The SNLI dataset consists of over half a million labeled pairs of sentences, collected from image captions on the Flickr website. Each pair of sentences is labeled with one of three classes indicating the relationship between them: "entailment," "contradiction," or "neutral." These labels represent whether the meaning of the first sentence logically entails, contradicts, or is neutral with respect to the meaning of the second sentence.

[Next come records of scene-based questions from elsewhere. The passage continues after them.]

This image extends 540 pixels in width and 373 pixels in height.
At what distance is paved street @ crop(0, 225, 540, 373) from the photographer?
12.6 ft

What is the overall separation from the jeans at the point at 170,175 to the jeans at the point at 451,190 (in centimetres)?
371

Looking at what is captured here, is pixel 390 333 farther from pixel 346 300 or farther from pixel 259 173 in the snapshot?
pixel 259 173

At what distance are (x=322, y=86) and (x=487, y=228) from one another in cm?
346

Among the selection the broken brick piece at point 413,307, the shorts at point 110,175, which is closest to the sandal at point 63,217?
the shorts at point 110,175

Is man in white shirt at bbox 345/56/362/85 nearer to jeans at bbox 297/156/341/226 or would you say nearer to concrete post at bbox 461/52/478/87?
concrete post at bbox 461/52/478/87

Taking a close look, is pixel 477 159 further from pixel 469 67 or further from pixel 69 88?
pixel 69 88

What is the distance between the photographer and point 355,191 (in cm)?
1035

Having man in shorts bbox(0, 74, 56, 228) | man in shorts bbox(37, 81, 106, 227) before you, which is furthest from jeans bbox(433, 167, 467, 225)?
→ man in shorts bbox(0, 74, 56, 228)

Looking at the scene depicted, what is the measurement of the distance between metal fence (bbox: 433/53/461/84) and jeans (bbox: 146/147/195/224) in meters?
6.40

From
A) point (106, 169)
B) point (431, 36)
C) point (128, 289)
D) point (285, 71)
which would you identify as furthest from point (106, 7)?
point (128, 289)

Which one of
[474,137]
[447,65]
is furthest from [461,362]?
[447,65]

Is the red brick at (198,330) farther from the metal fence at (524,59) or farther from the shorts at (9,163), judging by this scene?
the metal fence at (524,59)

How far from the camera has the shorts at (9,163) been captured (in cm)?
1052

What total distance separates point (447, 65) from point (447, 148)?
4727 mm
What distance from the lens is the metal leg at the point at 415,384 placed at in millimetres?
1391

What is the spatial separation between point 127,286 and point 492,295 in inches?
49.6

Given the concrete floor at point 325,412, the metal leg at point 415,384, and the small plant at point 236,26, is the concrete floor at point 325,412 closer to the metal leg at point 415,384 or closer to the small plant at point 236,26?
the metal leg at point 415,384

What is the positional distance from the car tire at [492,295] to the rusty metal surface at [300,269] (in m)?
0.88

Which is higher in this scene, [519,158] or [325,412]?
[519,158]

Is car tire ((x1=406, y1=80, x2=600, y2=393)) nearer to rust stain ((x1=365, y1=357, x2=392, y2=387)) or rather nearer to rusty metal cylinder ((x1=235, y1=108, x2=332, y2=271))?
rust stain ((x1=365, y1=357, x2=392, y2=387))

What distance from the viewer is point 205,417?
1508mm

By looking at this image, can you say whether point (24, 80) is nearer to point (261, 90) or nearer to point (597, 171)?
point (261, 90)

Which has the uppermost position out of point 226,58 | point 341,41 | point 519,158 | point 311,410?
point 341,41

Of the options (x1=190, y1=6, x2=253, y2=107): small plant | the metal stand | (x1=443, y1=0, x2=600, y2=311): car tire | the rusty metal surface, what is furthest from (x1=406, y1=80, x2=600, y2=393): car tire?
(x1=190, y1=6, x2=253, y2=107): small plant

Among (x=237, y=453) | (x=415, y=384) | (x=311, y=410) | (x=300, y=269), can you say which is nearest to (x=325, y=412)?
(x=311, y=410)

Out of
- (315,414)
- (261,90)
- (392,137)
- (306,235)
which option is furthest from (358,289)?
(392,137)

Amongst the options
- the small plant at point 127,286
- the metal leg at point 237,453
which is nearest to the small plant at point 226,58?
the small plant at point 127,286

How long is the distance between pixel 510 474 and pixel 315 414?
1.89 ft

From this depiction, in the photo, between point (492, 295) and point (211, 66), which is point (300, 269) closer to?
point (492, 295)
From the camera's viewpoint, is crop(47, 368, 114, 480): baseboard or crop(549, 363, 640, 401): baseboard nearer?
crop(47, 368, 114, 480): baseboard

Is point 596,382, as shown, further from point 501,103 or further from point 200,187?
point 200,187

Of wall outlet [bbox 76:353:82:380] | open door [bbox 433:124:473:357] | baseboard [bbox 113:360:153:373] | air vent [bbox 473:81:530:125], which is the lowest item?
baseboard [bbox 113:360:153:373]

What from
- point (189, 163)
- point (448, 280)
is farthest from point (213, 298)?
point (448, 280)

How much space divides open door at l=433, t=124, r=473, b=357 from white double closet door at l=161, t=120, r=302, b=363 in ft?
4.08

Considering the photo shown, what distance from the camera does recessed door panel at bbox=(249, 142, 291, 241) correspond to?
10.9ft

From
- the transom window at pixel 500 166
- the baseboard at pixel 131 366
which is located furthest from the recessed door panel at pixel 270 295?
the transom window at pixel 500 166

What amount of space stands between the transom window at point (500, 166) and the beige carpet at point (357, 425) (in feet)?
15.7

    0: entailment, the premise entails the hypothesis e.g. the sentences have the same meaning
    1: neutral, the premise and hypothesis are neutral e.g. the sentences could be true but have no relation
    2: contradiction, the premise contradicts the hypothesis e.g. the sentences have opposite meaning

In [None]:
snli = datasets.load_dataset('snli', split='train')
snli[0:3]

We also look at the MultiNL (MNLI) dataset.

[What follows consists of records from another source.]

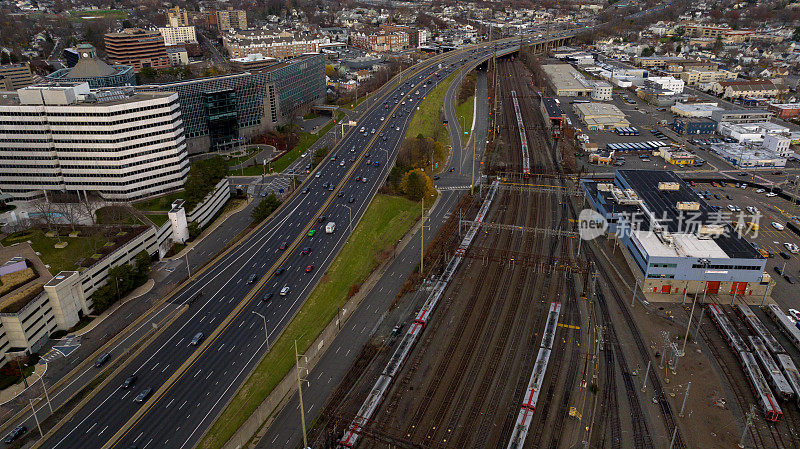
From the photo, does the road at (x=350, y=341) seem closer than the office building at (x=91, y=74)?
Yes

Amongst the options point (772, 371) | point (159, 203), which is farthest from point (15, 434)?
point (772, 371)

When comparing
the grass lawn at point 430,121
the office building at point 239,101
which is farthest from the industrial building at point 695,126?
the office building at point 239,101

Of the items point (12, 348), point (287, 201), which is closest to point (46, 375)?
point (12, 348)

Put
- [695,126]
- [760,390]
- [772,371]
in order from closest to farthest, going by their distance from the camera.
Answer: [760,390], [772,371], [695,126]

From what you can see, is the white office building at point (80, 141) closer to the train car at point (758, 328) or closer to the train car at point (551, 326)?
the train car at point (551, 326)

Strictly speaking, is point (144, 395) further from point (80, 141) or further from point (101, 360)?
point (80, 141)

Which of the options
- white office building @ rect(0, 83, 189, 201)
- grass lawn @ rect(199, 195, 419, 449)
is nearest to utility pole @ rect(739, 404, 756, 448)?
grass lawn @ rect(199, 195, 419, 449)
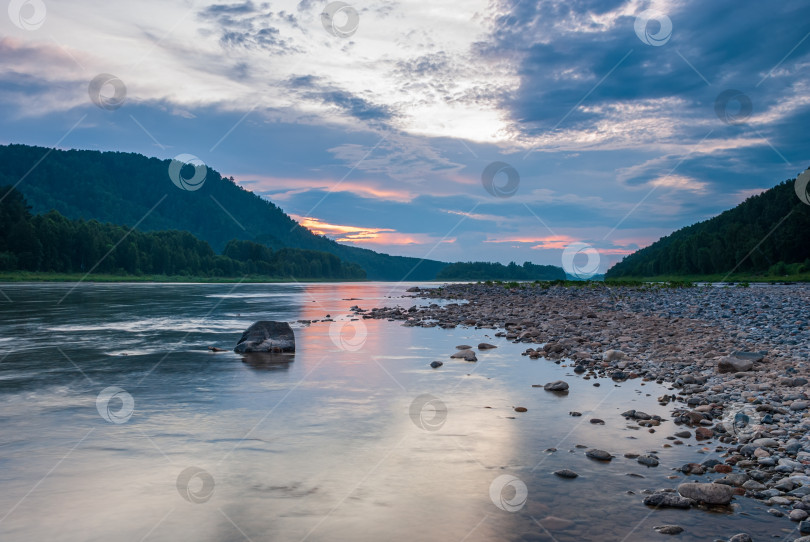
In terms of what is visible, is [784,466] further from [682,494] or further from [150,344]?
[150,344]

MNLI is another creation from the Stanford NLP Group, designed to further advance research in natural language processing (NLP) and machine learning. MNLI stands for Multi-Genre Natural Language Inference, and it serves as an extension and enhancement of the Stanford Natural Language Inference (SNLI) dataset.

In [None]:
mnli = datasets.load_dataset('glue', 'mnli', split='train')
mnli = mnli.remove_columns(['idx'])
mnli

In [None]:
# datsets need to be concatenated before they can be used. But need preprecessing first as they don't have the same columns
dataset = datasets.concatenate_datasets([snli, mnli]) # len = 942_854 samples

## Tokenize and Encode Sentences

In [None]:
tokenizer = BertTokenizer.from_pretrained('bert-base-uncased')
model = BertModel.from_pretrained('bert-base-uncased')

In [None]:
# Preprocess labels: There are -1 labels in the dataset, which need to be removed
# len = 942_069 samples
dataset = dataset.filter(
    lambda x: x['label'] != -1
) 

In [None]:
# Preprocess text: Tokenize and truncate
all_cols = ["label"]

for sample in ['premise', 'hypothesis']:
    dataset = dataset.map(
        lambda x: tokenizer(
            x[sample], max_length=128, padding='max_length', truncation=True, 
            ),
        batched=True # batched=True is required for map to work on a dataset
    )

    # renames 'input_ids' and 'attention_mask' to 'premise_input_ids', 'premise_attention_mask', 'hypothesis_input_ids', 'hypothesis_attention_mask'
    for col in ['input_ids', 'attention_mask']:
        dataset = dataset.rename_column(
            col, f'{sample}_{col}'
        )
        all_cols.append(f'{sample}_{col}')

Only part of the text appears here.